The destination device 14 may further include a memory (not shown in FIG. 1). The memory may be configured to store at least one of the following data: the encoded picture data 21, the decoded picture data 31, and the post-processed picture data 33.

The coding system 10 further includes a training engine 25. The training engine 25 is configured to train the encoder 20 to process an input picture, picture region, or picture block, to obtain a feature map of the input picture, picture region, or picture block, obtain an estimated probability distribution of the feature map, and encode the feature map based on the estimated probability distribution.

The training engine 25 is further configured to train the decoder 30, to obtain an estimated probability distribution of a bitstream, decode the bitstream based on the estimated probability distribution to obtain a feature map, and reconstruct the feature map to obtain a reconstructed picture.

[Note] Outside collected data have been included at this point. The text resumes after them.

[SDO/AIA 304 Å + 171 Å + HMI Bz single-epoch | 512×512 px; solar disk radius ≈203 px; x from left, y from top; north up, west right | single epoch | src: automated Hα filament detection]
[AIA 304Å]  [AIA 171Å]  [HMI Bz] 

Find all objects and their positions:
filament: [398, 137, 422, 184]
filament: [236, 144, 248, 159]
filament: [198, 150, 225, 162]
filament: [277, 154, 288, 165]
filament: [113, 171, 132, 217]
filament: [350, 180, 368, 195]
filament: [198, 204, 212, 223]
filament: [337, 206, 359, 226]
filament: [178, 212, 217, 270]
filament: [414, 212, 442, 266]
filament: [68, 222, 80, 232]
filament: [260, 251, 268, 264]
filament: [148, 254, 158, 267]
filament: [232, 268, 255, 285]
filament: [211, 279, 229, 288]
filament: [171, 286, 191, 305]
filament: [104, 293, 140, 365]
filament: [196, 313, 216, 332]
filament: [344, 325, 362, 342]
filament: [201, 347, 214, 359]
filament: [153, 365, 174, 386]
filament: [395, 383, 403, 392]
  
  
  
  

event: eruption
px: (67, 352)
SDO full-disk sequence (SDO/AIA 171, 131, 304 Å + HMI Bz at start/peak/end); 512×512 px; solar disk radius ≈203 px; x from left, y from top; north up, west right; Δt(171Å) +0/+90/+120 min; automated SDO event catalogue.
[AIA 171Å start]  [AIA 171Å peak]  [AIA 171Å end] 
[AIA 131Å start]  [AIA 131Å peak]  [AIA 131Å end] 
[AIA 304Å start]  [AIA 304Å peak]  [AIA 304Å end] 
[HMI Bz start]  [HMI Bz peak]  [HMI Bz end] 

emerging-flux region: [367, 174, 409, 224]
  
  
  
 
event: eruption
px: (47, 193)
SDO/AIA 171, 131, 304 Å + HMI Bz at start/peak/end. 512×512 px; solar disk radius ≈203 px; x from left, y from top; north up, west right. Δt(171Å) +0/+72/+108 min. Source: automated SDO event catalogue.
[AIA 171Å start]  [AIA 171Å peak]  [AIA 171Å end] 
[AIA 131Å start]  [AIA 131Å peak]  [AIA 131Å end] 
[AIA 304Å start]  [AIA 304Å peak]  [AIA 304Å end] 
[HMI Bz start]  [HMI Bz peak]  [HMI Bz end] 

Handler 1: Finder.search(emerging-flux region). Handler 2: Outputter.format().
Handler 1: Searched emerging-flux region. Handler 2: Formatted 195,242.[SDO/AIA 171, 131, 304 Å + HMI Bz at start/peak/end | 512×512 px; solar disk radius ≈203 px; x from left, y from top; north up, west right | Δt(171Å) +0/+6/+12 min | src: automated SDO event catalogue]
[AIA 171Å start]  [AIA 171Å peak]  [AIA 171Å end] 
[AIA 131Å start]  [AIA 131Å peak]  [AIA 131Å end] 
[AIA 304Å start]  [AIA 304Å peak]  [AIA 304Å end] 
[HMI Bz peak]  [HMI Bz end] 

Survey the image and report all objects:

As shown in FIG. 1, the source device 12 and the destination device 14 are separate devices. However, device embodiments may include both the source device 12 and the destination device 14, or include functions of both the source device 12 and the destination device 14, that is, include both the source device 12 or a corresponding function thereof and the destination device 14 or a corresponding function thereof. In these embodiments, the source device 12 or the corresponding function thereof and the destination device 14 or the corresponding function thereof may be implemented by same hardware and/or software or by separate hardware and/or software or any combination thereof.

Based on the description, it is clear for a skilled person that existence and (accurate) division of different units or functions of the source device 12 and/or the destination device 14 shown in FIG. 1 may vary depending on an actual device and application.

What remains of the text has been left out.